What's the cost of using hundreds of threads?

Wed Mar 2 06:28:30 EST 2005

> I'm a bit confused by your math.  Fifty connections should be 102
> threads, which is quite reasonable.

My formula applies to one forwarded ('loadbalanced') connection. Every 
such connection creates further n connections (pipes) which share the 
load. Every pipe requires two threads to be spawned. Every 'main 
connection' spawns two other threads - so my formula: 2*pipes+2 gives 
the number of threads spawned per 'main connection'.

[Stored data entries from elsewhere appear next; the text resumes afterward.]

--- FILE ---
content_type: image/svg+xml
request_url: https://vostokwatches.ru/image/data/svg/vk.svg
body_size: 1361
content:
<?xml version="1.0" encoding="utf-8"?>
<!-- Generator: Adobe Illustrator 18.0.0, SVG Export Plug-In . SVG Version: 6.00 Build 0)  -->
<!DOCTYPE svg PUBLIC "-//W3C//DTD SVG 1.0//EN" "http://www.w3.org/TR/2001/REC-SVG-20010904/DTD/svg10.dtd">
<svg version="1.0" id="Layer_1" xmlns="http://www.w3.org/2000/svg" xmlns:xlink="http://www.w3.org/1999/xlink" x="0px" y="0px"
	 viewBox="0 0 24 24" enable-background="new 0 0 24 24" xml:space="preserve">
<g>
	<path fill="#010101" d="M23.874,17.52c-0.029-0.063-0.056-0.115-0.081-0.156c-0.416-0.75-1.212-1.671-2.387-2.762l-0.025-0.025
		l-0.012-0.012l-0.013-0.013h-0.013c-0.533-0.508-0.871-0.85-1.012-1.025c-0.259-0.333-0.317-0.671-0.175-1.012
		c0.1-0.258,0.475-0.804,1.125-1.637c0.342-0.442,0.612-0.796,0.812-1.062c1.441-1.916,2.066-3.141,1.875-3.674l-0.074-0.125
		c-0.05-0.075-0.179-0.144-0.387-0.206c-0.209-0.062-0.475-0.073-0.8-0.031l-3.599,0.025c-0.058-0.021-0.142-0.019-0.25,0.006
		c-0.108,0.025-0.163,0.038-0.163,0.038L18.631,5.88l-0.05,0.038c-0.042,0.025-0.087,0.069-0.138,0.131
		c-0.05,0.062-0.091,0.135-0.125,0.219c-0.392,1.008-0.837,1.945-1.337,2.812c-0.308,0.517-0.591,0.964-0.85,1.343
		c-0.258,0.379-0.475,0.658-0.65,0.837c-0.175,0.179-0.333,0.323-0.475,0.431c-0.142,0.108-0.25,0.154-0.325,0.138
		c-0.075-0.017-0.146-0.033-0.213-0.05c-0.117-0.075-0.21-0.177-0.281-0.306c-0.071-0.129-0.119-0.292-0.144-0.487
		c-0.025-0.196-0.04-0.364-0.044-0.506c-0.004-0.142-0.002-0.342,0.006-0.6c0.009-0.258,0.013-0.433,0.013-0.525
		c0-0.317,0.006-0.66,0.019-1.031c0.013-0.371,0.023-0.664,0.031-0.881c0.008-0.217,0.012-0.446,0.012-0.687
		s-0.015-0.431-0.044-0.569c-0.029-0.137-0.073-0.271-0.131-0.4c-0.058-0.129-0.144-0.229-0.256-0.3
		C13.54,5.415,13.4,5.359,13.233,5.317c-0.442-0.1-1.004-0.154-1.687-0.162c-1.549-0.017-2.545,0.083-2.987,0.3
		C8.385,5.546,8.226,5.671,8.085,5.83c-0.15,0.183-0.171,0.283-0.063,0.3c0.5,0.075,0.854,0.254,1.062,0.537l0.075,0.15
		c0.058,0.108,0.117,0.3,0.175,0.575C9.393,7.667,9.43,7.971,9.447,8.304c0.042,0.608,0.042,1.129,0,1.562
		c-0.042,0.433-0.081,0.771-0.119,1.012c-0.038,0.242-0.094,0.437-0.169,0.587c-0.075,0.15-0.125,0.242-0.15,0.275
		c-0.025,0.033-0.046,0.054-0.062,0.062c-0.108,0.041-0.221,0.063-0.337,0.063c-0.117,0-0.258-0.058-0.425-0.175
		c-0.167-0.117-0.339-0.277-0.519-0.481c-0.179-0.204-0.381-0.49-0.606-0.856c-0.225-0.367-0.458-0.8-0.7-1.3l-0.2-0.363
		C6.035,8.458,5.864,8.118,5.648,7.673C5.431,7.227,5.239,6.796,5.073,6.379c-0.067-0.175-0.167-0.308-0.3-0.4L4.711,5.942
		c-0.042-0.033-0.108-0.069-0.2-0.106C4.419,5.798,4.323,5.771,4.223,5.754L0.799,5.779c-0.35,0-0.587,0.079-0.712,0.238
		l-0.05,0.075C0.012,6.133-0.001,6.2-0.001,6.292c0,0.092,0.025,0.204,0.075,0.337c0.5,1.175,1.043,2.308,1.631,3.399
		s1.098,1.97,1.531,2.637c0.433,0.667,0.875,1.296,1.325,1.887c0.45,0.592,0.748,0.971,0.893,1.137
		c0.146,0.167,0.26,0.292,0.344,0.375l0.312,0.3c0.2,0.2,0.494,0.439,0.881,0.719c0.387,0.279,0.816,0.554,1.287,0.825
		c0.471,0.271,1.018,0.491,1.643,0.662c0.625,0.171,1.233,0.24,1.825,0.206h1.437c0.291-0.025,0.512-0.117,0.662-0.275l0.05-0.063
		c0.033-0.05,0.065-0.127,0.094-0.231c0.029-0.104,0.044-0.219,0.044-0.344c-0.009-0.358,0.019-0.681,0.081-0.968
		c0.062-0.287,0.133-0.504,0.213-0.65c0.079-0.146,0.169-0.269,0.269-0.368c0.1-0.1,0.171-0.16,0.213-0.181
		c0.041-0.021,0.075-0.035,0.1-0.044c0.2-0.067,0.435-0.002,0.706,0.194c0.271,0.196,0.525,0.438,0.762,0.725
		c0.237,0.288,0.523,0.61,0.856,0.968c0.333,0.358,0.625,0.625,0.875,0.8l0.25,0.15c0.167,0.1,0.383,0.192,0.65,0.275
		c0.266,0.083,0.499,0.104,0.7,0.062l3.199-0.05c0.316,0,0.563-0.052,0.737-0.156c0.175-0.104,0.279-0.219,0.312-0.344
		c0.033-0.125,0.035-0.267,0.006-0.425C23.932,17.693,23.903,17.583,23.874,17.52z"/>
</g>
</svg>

Now if connections_count connections are established the thread count 
equals:
conn_count * threads_per_main_connection = conn_count * (2*pipes+2)

For 50 connections and about 10 pipes it will give 1100 threads.

> My experience with lots of threads dates back to Python 1.5.2, but I
> rarely saw much improvement with more than a hundred threads, even for
> heavily I/O-bound applications on a multi-CPU system.  However, if your
> focus is algorithmic complexity, you should be able to handle a couple of
> thousand threads easily enough.

I don't spawn them because of computional reasons, but due to the fact 
that it makes my code much more simpler. I use built-in tcp features to 
achieve loadbalancing - every flow (directed through pipe) has it's own 
dedicated threads - separate for down- and upload. For every 'main 
connection' these threads share send and receive buffer. If any of pipes 
is congested the corresponding threads block on their send / recv 
functions - without affecting independence of data flows.

Using threads gives me VERY simple code. To achieve this with poll / 
select would be much more difficult. And to guarantee concurrency and 
maximal throughput for all of pipes I would probably have to mirror code 
  from linux TCP stack (I mean window shifting, data acknowlegement, 
retransmission queues). Or perhaps I exaggerate.